Gythian is an obvious homage to Lovecraftian deities like Cthulhu [with] a cult that worships Gythian’s heart as part of some bizarre love ritual. There’s also an NPC [non-player character] who believes himself to be a fishman a la “The Shadow Over Innsmouth” and asks the player to lower him into a frozen lake to commune with his fish queen.
Borderlands 3 isn’t a game known for its incredible boss fights. They usually go a little something like this: a giant bad guy appears [at the end of the game’s level] and you shoot them until they die. [Yet here the player at last gets] a boss fight that actually feels difficult, compelling, and rewarding […] it makes a nice change from defeating Borderlands bosses through brute force.

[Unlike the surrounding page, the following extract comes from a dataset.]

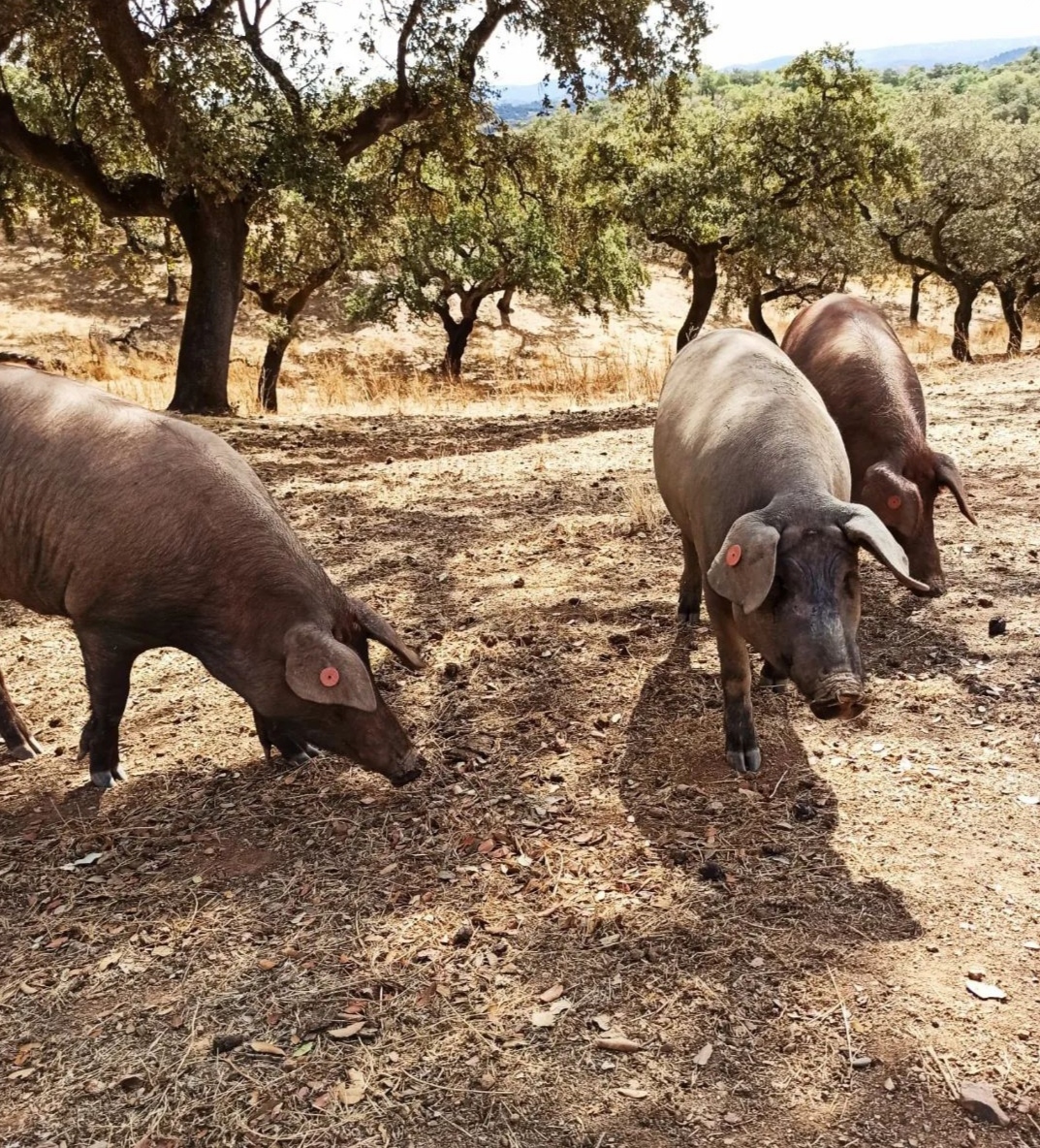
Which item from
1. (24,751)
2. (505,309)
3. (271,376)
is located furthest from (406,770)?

[…] one of the most enjoyable romps I’ve had with the Borderlands series since it debuted in 2009.”
Sounds great. Doubtless there will be a gazillion play-throughs on YouTube before the weekend is out, so go there if you want to see more of what the game looks and plays like.
27 Friday Mar 2020
Posted in Lovecraftian arts, Odd scratchings
Seen below are some good photo-reference pictures for an 18th century suit, and these may be useful for artists seeking to depict H.P. Lovecraft as an 18th century Englishman of letters. Interestingly, if Lovecraft had ever acquired the financial means to purchase a steam-heated English mansion in Devonshire, complete with semi-tropical glass-houses, then he could have settled in England. Since he knew of…
… the legal provision which makes me still able, as the grandson in direct male line of a true-born Englishman, to call myself a rightful British subject.
… but otherwise one imagines that our climate would have dampened his ardour for England, even on a summer visit of a few months.
24 Tuesday Mar 2020
Posted in Lovecraftian arts, New books
The H.P. Lovecraft Literary Podcast veers off the ancient track and dives into a survey of Japanese animation, in the new “Lovecraftian Anime” episode.
Along similar lines is the new “Reading the Bible with Horror” podcast, interviewing the author of a book-length survey of all the ‘monster horror’ bits of the Bible. The blurb for this also reveals a new project, The Oxford Handbook of Biblical Monsters.
19 Thursday Mar 2020
Posted in Historical context, Lovecraftian arts
A new one-hour Plot Points podcast asks…
How did H.P. Lovecraft’s ‘The Colour Out of Space’ influence gaming? Academic Scott Bruner, Chaosium stalwart Jim Lowder, and host Ben Riggs (Encounter Theory) gather to discuss!
17 Tuesday Mar 2020
Posted in Lovecraftian arts, New books
John Coulthart has posted a full scan of his cover-art for His Own Most Fantastic Creation, in the post “Double weird”.